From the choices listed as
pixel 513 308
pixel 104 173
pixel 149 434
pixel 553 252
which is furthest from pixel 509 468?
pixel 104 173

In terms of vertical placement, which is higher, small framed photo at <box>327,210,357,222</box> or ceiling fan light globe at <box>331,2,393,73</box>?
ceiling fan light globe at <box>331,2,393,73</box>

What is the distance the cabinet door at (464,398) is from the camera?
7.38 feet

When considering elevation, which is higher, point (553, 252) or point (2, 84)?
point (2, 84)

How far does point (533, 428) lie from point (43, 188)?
--
:: TASK DESCRIPTION ::
Exactly as shown, repeat every record.

:: FINAL RESULT ::
From the choices listed as
pixel 513 308
pixel 104 173
pixel 149 434
pixel 553 252
which is furthest from pixel 509 468?
pixel 104 173

In terms of vertical placement, which is higher, small framed photo at <box>327,210,357,222</box> or ceiling fan light globe at <box>331,2,393,73</box>?
ceiling fan light globe at <box>331,2,393,73</box>

What is the distance the cabinet door at (464,398) is from the camera?
7.38 feet

When considering elevation, which is higher, point (553, 252) or point (2, 84)?
point (2, 84)

How far does point (533, 428) lie from point (43, 188)?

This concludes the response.